Since we’re already talking about it, let’s address this title’s implementation of stealth. While Homefront: The Revolution has some semblance of stealth in it, even forced in some levels, I did find it lacking. Since the AI is troublesome, I once attacked a fortress with a bomb-induced entry, walked straight to the capturing post, and captured the base in one swift go, during which, all of the guards were standing still and doing nothing to answer the alarm. Sneaking is also a suggestion as you can just sprint towards a guard, ram a knife into his throat, and leave running without sparking an alarm.
The above things were not game-breaking for me, but they do break immersion, a quality that Homefront: The Revolution wants to portray.
Should You Play It?
The grass (or the lighting) is greener after seven months.
Even with all these caveats and complaints, I did find the game fun. As I’ve said before, the game gets ironed out the more you near the end, a bad practice, but still better than getting the same stinky turd for 100% of the duration. I don’t know if it grew on me, but the more I play it, the more I appreciated it. The cities and the landscapes vary and it makes things new by offering new challenges to capture points, some of which require platforming and finding hidden stuff.
From time to time, the game introduces interesting objectives such as assassination. Lamentably, they’re so unique that they don’t repeat these mechanics.
I’m more of a completionist when it comes to free-roam games and that was where most of my time was spent in playing Homefront: The Revolution. I made the whole map resemble a rebel city, completing every task to further the revolution. With that said, it might not be for everyone. Some might beeline through the short campaign, but will be stumped as it requires some side missions to be completed in order to progress.
The design might’ve been improved but there’s a large degree of effort placed while making this game and it shows. The city of Philadelphia is a withered husk of its former glory, every corner replaced with Korean text and propaganda, the buildings themselves are even furnished! I still do have high hopes for this game and I do hope that the developers would still continue to make things right even after months of this game’s release. Thankfully, they did not just let up and go like some developer I know (*cough Arkham Origins *cough). If the initial bugs are fixed, then there’s definitely a better place for Homefront: The Revolution.

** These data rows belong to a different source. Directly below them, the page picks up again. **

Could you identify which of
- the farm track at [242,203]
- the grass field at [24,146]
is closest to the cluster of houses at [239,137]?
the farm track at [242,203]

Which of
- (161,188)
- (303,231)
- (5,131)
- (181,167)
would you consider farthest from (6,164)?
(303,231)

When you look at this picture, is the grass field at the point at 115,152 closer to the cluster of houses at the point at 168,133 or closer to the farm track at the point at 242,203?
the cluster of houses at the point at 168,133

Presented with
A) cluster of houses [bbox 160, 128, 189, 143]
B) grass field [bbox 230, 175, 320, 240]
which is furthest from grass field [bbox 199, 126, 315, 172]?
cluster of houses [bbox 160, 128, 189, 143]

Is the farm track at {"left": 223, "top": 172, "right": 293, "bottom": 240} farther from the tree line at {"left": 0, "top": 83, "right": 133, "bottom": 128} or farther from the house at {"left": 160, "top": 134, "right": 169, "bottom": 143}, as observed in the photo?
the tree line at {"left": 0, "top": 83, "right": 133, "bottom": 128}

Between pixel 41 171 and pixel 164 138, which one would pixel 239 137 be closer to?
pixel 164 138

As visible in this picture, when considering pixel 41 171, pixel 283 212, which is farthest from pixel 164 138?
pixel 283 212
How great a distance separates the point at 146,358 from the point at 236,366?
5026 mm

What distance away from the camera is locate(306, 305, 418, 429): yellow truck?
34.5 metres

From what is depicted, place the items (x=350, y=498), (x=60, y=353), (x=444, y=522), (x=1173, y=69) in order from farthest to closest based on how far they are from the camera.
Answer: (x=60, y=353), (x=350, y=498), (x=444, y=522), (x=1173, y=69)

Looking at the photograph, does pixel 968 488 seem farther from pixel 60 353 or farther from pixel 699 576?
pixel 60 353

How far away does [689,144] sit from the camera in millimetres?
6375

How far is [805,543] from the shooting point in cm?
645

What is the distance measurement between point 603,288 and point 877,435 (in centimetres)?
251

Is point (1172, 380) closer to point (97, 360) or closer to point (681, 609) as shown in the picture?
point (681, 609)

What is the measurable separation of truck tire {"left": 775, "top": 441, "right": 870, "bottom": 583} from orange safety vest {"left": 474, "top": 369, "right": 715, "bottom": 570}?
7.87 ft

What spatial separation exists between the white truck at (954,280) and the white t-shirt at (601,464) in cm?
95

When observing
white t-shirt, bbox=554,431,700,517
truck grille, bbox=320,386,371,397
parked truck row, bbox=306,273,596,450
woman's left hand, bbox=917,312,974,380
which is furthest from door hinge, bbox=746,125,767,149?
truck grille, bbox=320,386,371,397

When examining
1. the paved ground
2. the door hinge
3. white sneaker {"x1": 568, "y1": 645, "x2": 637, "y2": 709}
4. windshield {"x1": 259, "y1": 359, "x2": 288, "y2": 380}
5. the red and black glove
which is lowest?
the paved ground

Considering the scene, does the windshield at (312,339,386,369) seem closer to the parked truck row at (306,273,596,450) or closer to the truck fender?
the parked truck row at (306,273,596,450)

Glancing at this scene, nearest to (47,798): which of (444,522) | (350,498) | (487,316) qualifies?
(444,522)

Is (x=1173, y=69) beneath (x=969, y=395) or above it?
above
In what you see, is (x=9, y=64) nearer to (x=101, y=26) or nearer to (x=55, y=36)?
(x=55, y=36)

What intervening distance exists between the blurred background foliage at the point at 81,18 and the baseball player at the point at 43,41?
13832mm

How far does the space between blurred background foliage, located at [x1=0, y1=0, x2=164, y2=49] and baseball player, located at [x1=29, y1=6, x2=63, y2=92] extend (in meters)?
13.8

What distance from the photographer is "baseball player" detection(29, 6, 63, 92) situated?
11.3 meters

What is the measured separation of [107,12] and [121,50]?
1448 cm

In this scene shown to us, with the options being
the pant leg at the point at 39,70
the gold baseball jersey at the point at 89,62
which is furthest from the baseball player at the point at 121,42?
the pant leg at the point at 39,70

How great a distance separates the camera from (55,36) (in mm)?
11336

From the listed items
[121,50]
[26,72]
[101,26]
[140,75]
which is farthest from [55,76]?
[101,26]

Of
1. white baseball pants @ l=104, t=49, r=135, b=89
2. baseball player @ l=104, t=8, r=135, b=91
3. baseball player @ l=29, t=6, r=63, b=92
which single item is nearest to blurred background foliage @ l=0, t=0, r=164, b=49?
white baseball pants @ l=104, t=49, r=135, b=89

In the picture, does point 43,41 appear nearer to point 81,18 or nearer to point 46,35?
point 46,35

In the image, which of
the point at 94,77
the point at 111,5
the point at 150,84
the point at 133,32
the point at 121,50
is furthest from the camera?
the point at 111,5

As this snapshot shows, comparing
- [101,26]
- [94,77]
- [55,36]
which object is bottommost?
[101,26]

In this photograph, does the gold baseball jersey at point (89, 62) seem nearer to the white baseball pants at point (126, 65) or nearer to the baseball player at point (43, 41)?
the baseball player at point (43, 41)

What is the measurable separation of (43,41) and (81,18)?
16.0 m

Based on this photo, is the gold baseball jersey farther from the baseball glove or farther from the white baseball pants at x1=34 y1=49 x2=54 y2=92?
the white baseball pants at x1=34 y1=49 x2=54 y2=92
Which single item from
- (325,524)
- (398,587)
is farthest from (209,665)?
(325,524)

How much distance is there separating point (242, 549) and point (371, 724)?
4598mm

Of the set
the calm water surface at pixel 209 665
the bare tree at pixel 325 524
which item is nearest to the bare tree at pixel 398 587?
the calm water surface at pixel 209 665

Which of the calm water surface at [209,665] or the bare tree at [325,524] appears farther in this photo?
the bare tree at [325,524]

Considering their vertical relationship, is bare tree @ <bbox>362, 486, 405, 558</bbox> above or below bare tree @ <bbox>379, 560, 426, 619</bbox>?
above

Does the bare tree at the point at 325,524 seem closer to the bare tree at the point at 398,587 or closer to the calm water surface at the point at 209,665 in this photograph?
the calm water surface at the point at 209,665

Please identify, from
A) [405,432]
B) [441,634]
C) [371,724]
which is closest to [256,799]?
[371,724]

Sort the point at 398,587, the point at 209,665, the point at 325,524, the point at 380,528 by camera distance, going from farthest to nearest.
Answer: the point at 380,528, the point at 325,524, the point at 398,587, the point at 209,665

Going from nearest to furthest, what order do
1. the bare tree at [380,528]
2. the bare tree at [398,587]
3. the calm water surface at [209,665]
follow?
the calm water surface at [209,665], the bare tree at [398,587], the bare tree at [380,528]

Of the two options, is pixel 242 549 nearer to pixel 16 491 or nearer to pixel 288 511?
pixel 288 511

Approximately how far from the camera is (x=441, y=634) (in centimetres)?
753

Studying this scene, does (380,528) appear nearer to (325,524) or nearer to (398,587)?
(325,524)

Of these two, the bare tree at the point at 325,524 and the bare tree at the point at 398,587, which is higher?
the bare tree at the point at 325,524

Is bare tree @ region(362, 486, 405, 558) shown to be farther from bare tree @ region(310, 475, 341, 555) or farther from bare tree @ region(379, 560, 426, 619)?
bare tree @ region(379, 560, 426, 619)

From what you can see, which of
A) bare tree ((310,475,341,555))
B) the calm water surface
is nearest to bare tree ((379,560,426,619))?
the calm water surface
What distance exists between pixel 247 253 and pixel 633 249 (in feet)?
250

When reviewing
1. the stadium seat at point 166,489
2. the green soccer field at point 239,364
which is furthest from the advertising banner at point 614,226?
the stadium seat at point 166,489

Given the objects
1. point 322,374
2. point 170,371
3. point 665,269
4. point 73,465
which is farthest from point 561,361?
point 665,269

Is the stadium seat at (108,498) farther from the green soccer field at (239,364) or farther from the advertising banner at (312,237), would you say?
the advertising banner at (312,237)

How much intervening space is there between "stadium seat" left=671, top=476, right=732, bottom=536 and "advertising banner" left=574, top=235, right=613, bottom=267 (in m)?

Graphics take center stage in Homefront: The Revolution
To conclude, I did find it enjoyable and I think it gave more than what I paid for given that I bought it on a very heavy discount. I highly recommend it as one of those must buys for this Christmas Steam Sale, better catch it while it’s still up until January 3. I do recommend it for those that like the solid mechanics of Far Cry, a good-looking game, or a decent shooter to take about 12+ hours of your time.